> _What this task involves_:
In the data below, begin at the line with "Grumpy Old Trucker Phone Case thumbnail" and stop after the line with "Coach Casciaro provides a pep talk"; output those lines exactly and no pictures.

> _Records shown_:

•••

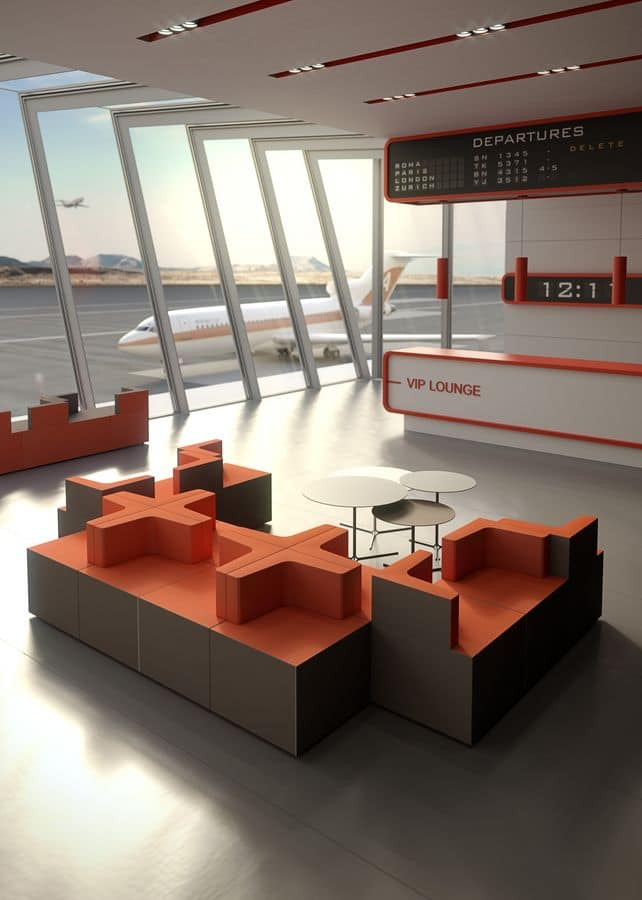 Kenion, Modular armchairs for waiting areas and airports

•••

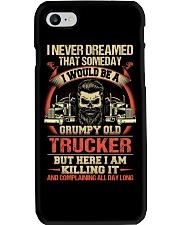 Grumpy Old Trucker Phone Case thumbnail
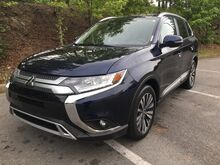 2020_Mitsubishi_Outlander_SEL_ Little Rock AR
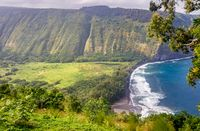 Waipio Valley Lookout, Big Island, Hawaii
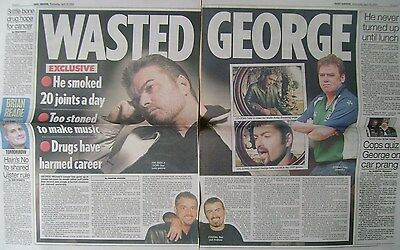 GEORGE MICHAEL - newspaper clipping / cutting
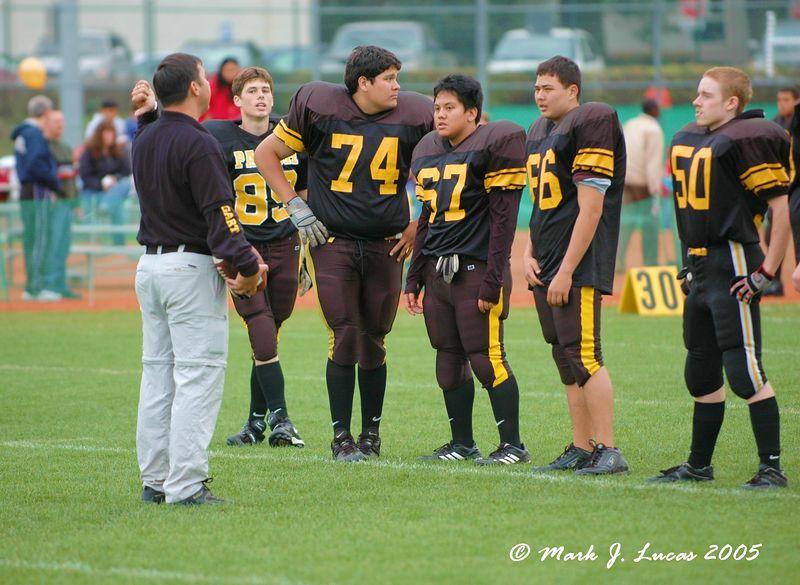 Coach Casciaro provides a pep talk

•••

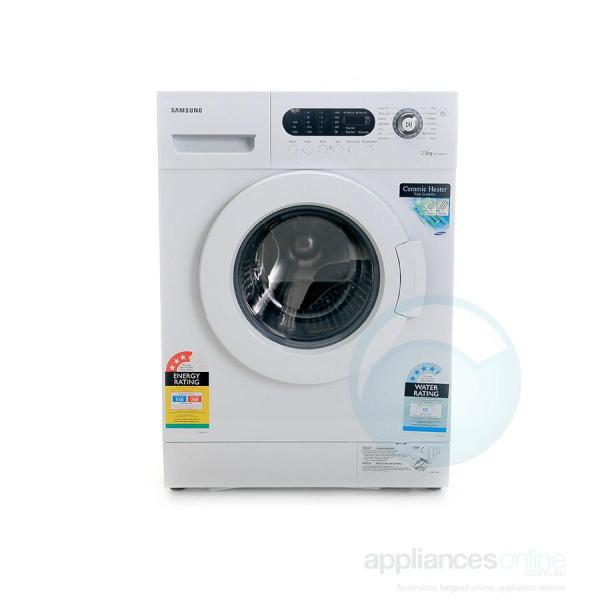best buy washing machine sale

•••

> _Expected answer_:
 Grumpy Old Trucker Phone Case thumbnail
 2020_Mitsubishi_Outlander_SEL_ Little Rock AR
 Waipio Valley Lookout, Big Island, Hawaii
 GEORGE MICHAEL - newspaper clipping / cutting
 Coach Casciaro provides a pep talk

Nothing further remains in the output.